Le show suit donc plusieurs personnages dans tous les camps. Cette volonté de proposer plusieurs points de vue est, sans surprise, très intéressante. À la fois pour son côté historique alternatif qui aborde bien des sujets (le traitement des perdants et des minorités, la “race aryenne”, le décès de la culture américaine...etc.), mais aussi pour la richesse de l'intrigue (il va y avoir des conflits, des trahisons, des morts...).

« Il n'y a pas deux séries comme The Man in the High Castle »


Même si au premier abord on pense avoir affaire à une oeuvre assez manichéenne (les nazis c'est pas super sympa, en général), au fil des saisons les personnages et leurs motivations évoluent énormément. Tous sans exception sont très régulièrement tiraillés entre leurs allégeances, besoins et croyances, et suivre leurs pérégrinations dans ce contexte riche est fascinant. Pour cela il n'y a pas deux séries comme The Man in the High Castle.



Si je ne devais citer qu'un exemple, ce serait celui de John Smith, incarné par l'impeccable Rufus Sewell. Cet ancien soldat américain est désormais un officier à hautes responsabilités pour le Reich. Comprendre comment et pourquoi il en est arrivé là, voir ce qu'il accepte ou refuse de faire ou encore comment son comportement affecte sa famille et le peuple, sont autant d'éléments qui font que ce personnage pourtant détestable à première vue est passionnant à suivre.

Une intrigue qui ne se termine pas "à la Reich"

(Si vous avez saisi ce jeu de mot, vous faites parti des 7,8% de la population ayant un humour qualifiable de "limite-limite".)

The Man in the High Castle n'est pas une série d'action, non. C'est en allant plus loin qu'elle s'est faite aimer. Il y a de l'action, bien entendu. Notamment sous la forme de morts assez nombreuses et parfois surprenantes.
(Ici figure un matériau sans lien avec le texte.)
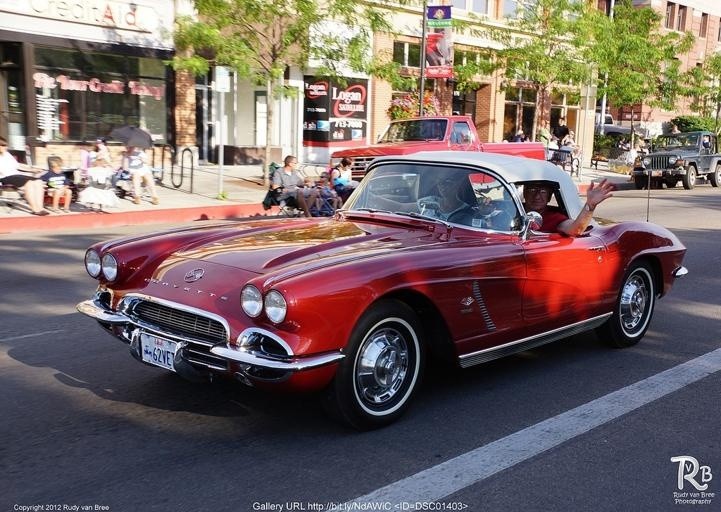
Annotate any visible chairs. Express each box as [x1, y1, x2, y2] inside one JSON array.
[[265, 163, 355, 217]]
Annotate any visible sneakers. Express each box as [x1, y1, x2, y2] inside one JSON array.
[[133, 197, 159, 205], [33, 209, 48, 216]]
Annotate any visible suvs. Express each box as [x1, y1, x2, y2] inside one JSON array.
[[631, 128, 721, 189]]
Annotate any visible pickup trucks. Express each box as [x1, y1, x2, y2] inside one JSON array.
[[328, 112, 548, 193], [592, 111, 648, 147]]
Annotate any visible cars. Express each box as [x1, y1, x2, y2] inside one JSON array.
[[72, 149, 689, 431]]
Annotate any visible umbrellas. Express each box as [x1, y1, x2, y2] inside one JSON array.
[[108, 125, 155, 151]]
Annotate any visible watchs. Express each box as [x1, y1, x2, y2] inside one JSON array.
[[585, 202, 597, 213]]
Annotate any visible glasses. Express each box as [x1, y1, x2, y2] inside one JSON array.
[[525, 186, 550, 196], [432, 178, 457, 188]]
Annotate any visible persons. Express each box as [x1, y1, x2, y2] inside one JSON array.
[[671, 124, 682, 146], [477, 176, 616, 238], [273, 156, 318, 219], [92, 136, 113, 166], [541, 117, 650, 168], [38, 156, 78, 214], [0, 136, 52, 217], [366, 169, 469, 221], [319, 171, 343, 212], [121, 144, 161, 206], [702, 135, 711, 148], [331, 156, 359, 195]]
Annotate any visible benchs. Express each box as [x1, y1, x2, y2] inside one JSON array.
[[547, 148, 580, 177], [591, 147, 646, 174]]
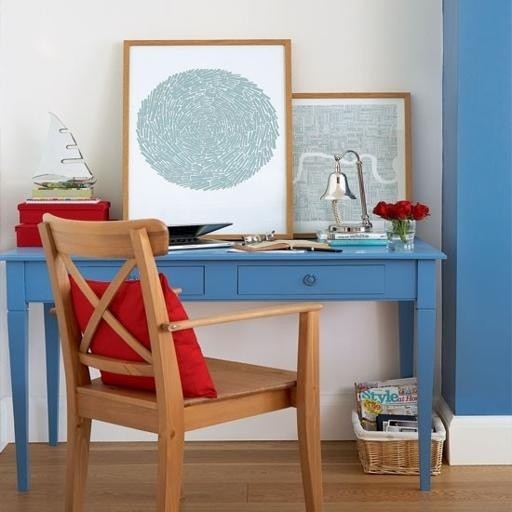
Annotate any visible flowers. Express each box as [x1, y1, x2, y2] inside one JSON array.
[[371, 200, 431, 242]]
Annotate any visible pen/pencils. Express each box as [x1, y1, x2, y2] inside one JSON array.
[[293, 247, 343, 253]]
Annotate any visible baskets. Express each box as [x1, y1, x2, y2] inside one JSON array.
[[352, 407, 447, 476]]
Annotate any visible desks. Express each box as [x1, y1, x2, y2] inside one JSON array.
[[0, 246, 448, 493]]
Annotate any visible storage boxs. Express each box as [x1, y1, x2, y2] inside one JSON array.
[[15, 224, 44, 247], [17, 201, 110, 224]]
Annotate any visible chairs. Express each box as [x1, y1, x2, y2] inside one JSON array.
[[36, 212, 328, 511]]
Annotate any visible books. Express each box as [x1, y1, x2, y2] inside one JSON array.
[[236, 235, 330, 253], [325, 239, 389, 247], [354, 377, 433, 438], [328, 231, 388, 240]]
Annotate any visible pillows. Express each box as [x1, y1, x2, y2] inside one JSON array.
[[66, 272, 217, 400]]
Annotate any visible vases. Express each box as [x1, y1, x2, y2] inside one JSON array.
[[384, 220, 416, 241]]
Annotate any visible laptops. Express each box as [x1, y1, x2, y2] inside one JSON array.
[[167, 223, 233, 250]]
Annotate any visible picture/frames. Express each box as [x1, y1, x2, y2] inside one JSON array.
[[121, 37, 295, 241], [289, 90, 411, 240]]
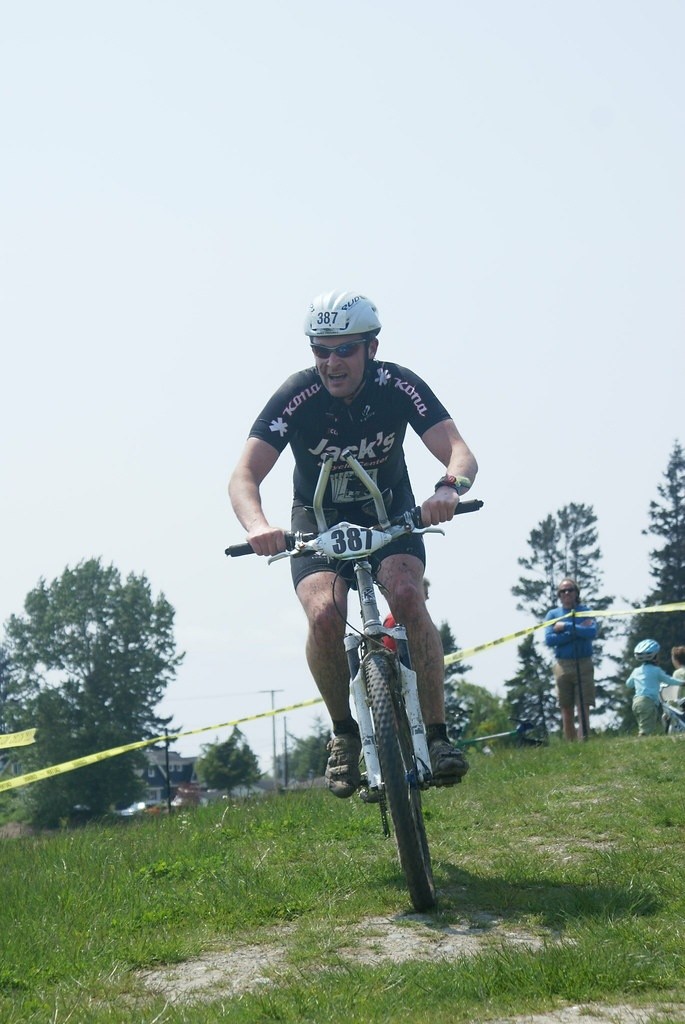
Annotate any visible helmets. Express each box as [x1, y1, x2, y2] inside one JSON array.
[[303, 289, 382, 337], [634, 638, 660, 662]]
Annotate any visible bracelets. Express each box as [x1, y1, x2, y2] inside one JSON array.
[[434, 475, 471, 495]]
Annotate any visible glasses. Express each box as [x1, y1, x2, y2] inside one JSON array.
[[558, 588, 578, 593], [309, 339, 371, 359]]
Mais il s'agit avant tout d'un show “historique” et politique d'une belle richesse. Peut-être que la série, relativement bavarde et dotée d'un rythme plutôt posé, ne conviendra pas à tout le monde. Cependant le show parle rarement pour ne rien dire et l'écriture des dialogues, comme celle du scénario, est à l'image de l'ensemble : solide.

C'est d'ailleurs ce mot, “solide”, que je retiendrais si je ne devais en user qu'un pour résumer cette série Amazon, tant elle l'aura été du début à la fin.


Cette série est pour vous si :

- Vous aimez les uchronies, même avec des nazis
- Vous voulez une série bien développée sur le fond comme sur la forme
- Vous aimez les personnages riches et les enjeux complexes

Cette série n'est pas pour vous si :

- Voir des croix gammées partout ça ne va pas le faire
- Vous recherchez une série avec beaucoup d'action
- Vous ne voulez pas de SF dans vos séries “historiques”

Au cas où je n'aurais pas été assez clair, les 4 saisons de The Man in the High Castle sont disponibles sur Amazon Prime Video.